The lawsuit said there was overwhelming evidence that the factory was a commercial, pharmaceutical processing plant.

“The aim of this lawsuit is two-fold. We want the plant rebuilt so that it can go into operation and we also want to clear Mr. Idris’ name,” said Stephen Brogan, the lead lawyer in the case.

Idris, who lives in London but has Saudi and Sudanese citizenship, said in a statement he had always opposed the use of terror as a political action.

Empty of EMPTA?

“I am not nor have I ever been a terrorist or associated with terrorists.

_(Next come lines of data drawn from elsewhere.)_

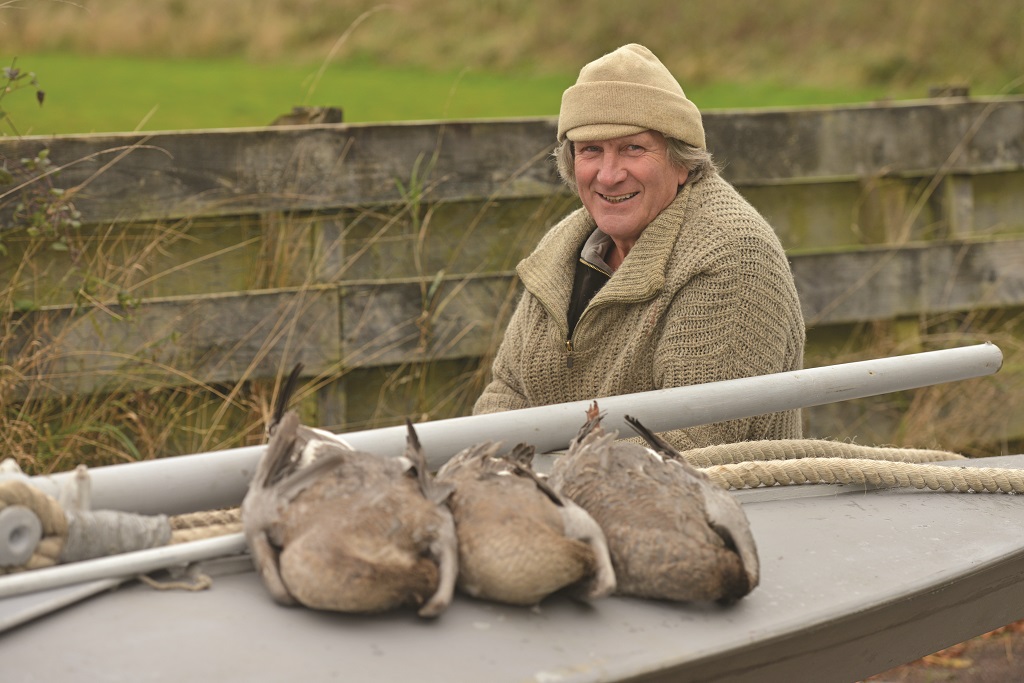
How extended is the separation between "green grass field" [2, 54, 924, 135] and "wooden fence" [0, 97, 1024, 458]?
85 centimetres

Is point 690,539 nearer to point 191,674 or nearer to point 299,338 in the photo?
point 191,674

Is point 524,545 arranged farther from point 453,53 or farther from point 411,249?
point 453,53

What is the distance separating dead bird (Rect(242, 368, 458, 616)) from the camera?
1.16 m

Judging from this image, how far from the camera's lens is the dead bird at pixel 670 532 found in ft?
4.20

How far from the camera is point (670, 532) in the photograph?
4.25 feet

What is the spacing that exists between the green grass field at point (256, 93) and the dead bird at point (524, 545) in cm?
337

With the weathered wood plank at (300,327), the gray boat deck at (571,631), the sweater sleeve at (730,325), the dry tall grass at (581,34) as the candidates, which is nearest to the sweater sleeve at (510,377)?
the sweater sleeve at (730,325)

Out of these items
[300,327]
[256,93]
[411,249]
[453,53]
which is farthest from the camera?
[256,93]

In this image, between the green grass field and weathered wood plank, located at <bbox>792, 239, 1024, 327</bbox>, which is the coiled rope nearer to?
weathered wood plank, located at <bbox>792, 239, 1024, 327</bbox>

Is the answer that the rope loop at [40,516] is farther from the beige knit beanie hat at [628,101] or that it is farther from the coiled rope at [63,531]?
the beige knit beanie hat at [628,101]

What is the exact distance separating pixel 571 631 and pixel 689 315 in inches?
51.8

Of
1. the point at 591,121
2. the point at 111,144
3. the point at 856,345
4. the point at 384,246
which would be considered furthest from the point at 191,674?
the point at 856,345

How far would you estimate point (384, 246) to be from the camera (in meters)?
3.79

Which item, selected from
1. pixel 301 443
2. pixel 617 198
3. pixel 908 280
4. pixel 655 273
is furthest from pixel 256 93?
pixel 301 443
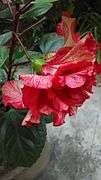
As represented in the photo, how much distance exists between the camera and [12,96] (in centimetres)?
70

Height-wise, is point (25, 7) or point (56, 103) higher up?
point (25, 7)

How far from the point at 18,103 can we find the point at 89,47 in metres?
0.16

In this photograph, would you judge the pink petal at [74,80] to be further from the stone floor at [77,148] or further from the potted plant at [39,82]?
the stone floor at [77,148]

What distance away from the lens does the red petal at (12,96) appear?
0.68 metres

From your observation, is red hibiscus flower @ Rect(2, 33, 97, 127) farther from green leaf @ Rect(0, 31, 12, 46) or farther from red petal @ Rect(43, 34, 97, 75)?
green leaf @ Rect(0, 31, 12, 46)

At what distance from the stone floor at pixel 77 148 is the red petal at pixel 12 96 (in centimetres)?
57

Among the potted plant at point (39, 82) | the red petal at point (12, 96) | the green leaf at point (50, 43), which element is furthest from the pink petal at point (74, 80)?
the green leaf at point (50, 43)

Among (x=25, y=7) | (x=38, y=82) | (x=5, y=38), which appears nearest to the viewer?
(x=38, y=82)

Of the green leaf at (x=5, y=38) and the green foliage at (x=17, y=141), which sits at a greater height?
the green leaf at (x=5, y=38)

In particular I have never met nor spoken with Mr. Osama bin Laden, nor with any agent of his. Nor have I knowingly done business with him or any of his agents,” said Idris, who bought the plant for $18 million in March, 1998.

He said the effect of the bombing on ordinary people in Sudan had been devastating, adding that the plant had produced half of all the medicine and antibiotics for one of the poorest nations in the world.

“Mr. bin Laden was not affected by this tragic error. But many people at the margin of existence were not so lucky. The bombing was either stupid or evil,” Idris said.

The complaint noted that when confronted with conflicting evidence about the factory, U.S. officials had backed down from initial claims, except for one that a chemical component of VX nerve gas, known as EMPTA, was found in a soil sample near the plant.

In response to this claim, the court papers said Idris had ordered a study by experts of the ground soil and drainage sludge at El-Shifa. The study found evidence of common pesticides with a chemical similar to EMPTA but no trace of EMPTA.

The ‘Monica Factor’The civil suit also claimed Clinton ordered the attack due to his “diminished authority and popularity” following the Monica Lewinsky scandal and the president’s admission that he had an affair with the former White House intern.

“Only three days before the attack, President Clinton appeared on national television and made certain admissions about his conduct that were personally and politically embarrassing to him and the first lady,” the suit said.

A Justice Department spokesman said his department would review the suit to determine what steps should be taken next. He had no further comment.